Extrait de page:
▼

Jewel Usain : C’est vrai que ça fait 10 ans ! (rires) Je pense qu’il y a de quoi être fier. Il y a 10 ans, lorsque j’ai fait « L’Étranger à Domicile », je ne me voyais pas continuer à faire de la musique. J’étais clairement dans l’amusement le plus complet et je ne pensais pas avoir l’envie, la force mentale de continuer à faire de la musique 10 ans plus tard. Après ce n’est pas comme si j’avais eu 10 années de succès à la Booba mais c’est justement ça qui fait que je suis fier, je ne suis peut-être pas connu mais j’ai toujours envie, envie de faire de la musique.
- Il y a eu une période charnière dans ta carrière, c’est ce break entre « La rage au ventre » (2015) et « Prequel 99 » (2018). Tu es revenu dessus sur d’anciens morceaux comme « Le Biff » et « J’étais là », On a l’impression que cette période a vraiment été importante pour toi.

▲

Objectif A: D'après l'entretien avec Jewel Usain, quel projet l'artiste a-t-il fait il y a 10 ans ?
Objectif B: Rédigez la suite de l'entretien avec Jewel Usain, après sa dernière phrase.

Données affichées:

▼

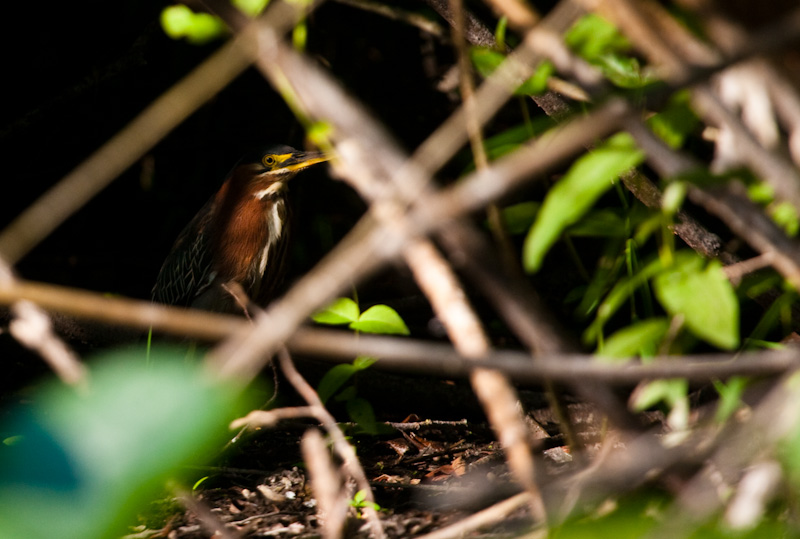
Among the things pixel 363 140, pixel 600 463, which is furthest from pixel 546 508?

▲

Réponse rédigée A: Il a fait « L’Étranger à Domicile ».

Réponse rédigée B:
J : Exact, c’était sûrement l’une des périodes les plus difficiles de ma life. Au moment où j’ai sorti « La Rage Au Ventre » en 2015, clairement je n’étais pas très bien. Attention rien de comparable avec les gens qui passent par la dépression et qui ont de véritables problèmes. Simplement, je n’étais pas au top de ma forme parce qu’à cette époque j’avais signé un très mauvais contrat dans ce qui pour moi est une très mauvaise maison de disque et ça m’a porté préjudice sur les années qui ont suivi. J’ai accusé le coup pendant un petit moment. Ça a été le principal facteur au fait de ne plus sortir de musique et j’avais aussi très envie d’être focus auprès de mon fils.
- Avant de parler de l’EP, il faut qu’on parle de la cover, apparemment tu avais préparé ça depuis un moment ?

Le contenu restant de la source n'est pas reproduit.